---- Text excerpt

When you call present, if the GPU is waiting for VSYNC, you'll get a WASSTILLDRAWING error from the present call. This allows you to perform extra updates while waiting for VSYNC. If you encounter this case, you'd simply skip all drawing that frame, and only perform a logic update, and then try the Present the next frame.

Since D3D let's the CPU be around 3 frames ahead of what's drawn, theres no real "time frame" in which you have to call Present, so if it get's a bit delayed, you wouldn't skip a frame.

This isn't a perfect solution, and might not give you an exact 100Hz rate on the logic update, but it's simple, and it's a start. At any rate, a multithreaded solution would probably work out better, I think.

Hope this helps :).
Sirob Yes.» - status: Work-O-Rama.
I've seen a commercial game use a multithreaded system where one thread, the renderer owned the device and other threads were using the device in "recording mode". All API calls were done through a batch rendering system, where each frame a command buffer was built up and the renderer sent these commands to DirectX as soon as there was time to do so. That way the renderer was sync'ed with vsync, the main loop was running independently and the other helper rendering threads were recording commands, building dynamic vertex buffers and performing physics calculations.

--------

> Job item
Write the next part of the forum discussion about timing Direct3D's Present call around VSYNC, picking up after its last sentence.

---- Supplied data

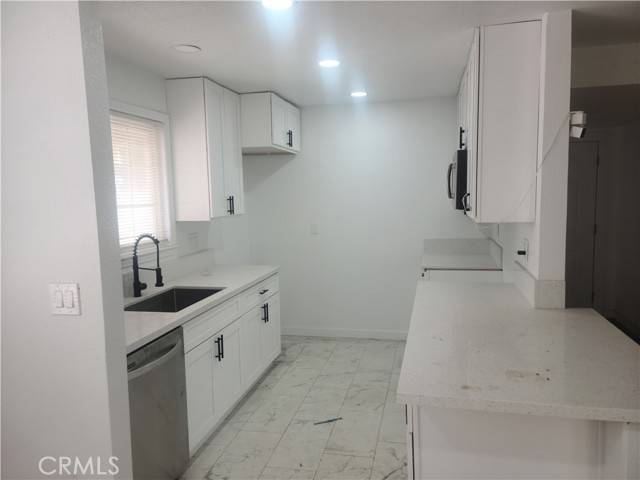 45449 3rd, Lancaster, CA 93535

--------

> Answer box
If you want top performance, multi-threading is the way to go. It allows you to run things in parallel and utilize the maximum CPU power. Running everything in one thread can lead to CPU stalling because the GPU can't keep up (or you have vsync enabled and it must purposely wait). I don't know, maybe there are tricks you can do with a single thread, but I'm just speaking from experience. The only problem with multi-threading is that it's a major pain to get all the synchronization right.
deathkrushPS3/Xbox360 Graphics Programmer, Mass Media.Completed Projects: Stuntman Ignition (PS3), Saints Row 2 (PS3), Darksiders(PS3, 360)
You might find the Coding For Multiple Cores GDC presentation from Microsoft interesting. Its got a XB360/Vista bias, but still got useful info.

The big thing is to insulate D3D into a single thread, you can use D3DCREATE_MULTITHREADED but its generally considered bad practice.

If you're having to use MT access into the renderer then you might want to reconsider the architecture for your application. I find the Model-Viewer design pattern compelling in the past.

As for getting some sort of single-threaded approach... you've descibed a 100hz and 75hz (or whatever) modes - thus you want to set up your core loop to run at 100hz, and then whenever 1.33 cycles (yes, I know thats impossible!) have elapsed you call the renderer. Maybe call your render operation on 3 in every 4 iterations for example...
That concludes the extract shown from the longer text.